Equilibrar competência e género. Governo só entrega diploma nesta semana

Executivo quer que dirigentes da administração pública tenham representação equilibrada, com mínimo de 40%. Só não explicou ainda como fará no caso de recrutamento por concursos. Cresap e partidos aguardam proposta

O governo fará chegar nesta semana à Assembleia da República o diploma que concretiza a lei da paridade na administração pública, depois do seu anúncio público em 8 de março, Dia da Mulher. A iniciativa legislativa está a ser ultimada para contornar dificuldades no que se refere aos lugares que obrigam a concursos públicos.

Como antecipou o executivo socialista, o regime da representação equilibrada no pessoal dirigente e órgãos da administração pública passa pela "proporção de 40% de pessoas de cada sexo". Só que esta vontade esbarra nos casos em que haja concursos. Até agora, o governo limitou-se a apontar que, para "a composição da lista de candidatos que detenham as competências, aptidões, experiência e formação exigíveis para os cargos e órgãos em causa", a Comissão de Recrutamento e Seleção para a Administração Pública (Cresap) deve ter em conta "sempre que possível" esses "40%". Falta saber como se traduz em forma de lei esse "sempre que possível".

Nos critérios da Cresap não cabe o critério do género, como reconhece também o comunicado do governo. Mas é a própria comissão de recrutamento que constata que, no ano de 2017, "foram avaliadas 83 mulheres (40,3%) e 123 homens (59,7%), constatando-se um aumento da percentagem de mulheres indigitadas para cargos de gestor público relativamente aos dois anos anteriores (33,9% em 2015 e 37,2% em 2016)".

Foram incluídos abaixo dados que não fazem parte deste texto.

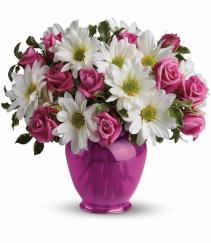 Pink Daisy Delight EF92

Mais: nos candidatos propostos - que inclui sempre três nomes para os cargos, que são depois escolhidos pela tutela - a proporção entre homens e mulheres foi mais equilibrada do que nos anos antecedentes. Foram propostos 43 homens e 20 mulheres. Em 2015, os candidatos homens propostos foram 89 e as mulheres 38; e, em 2016, a proporção foi de 84 para 26.

Segundo a própria Cresap, "da análise realizada às designações dos dirigentes na sequência dos processos concursais concluídos verifica-se que pela primeira vez o número de mulheres designadas para cargos de direção superior superou o número de homens". De facto, o governo designou 12 mulheres e oito homens, quando nos dois anos anteriores tinham sido sempre mais eles do que elas (30--13, em 2015; 23-15, em 2016).

O Bloco de Esquerda, que já tinha perguntado ao governo por este diploma, em janeiro (a lei devia ter sido proposta até ao final de dezembro), aguarda agora para conhecer a versão final do diploma, para perceber como o executivo socialista descalçará a bota na relação entre as "competências, aptidões, experiência e formação exigíveis" e a paridade de género.

A deputada bloquista Sandra Cunha admitiu ao DN que, em determinados concursos, possam surgir só candidatos de um sexo. Cabe ao governo indicar no diploma como se fará o equilíbrio. "Em termos mais genéricos, o que isto mostra é que ainda há muito trabalho a fazer na sociedade para alterar o condicionamento enorme que existe nos estereótipos de determinadas profissões", o que é uma solução que não se decreta e é "muito mais demorada".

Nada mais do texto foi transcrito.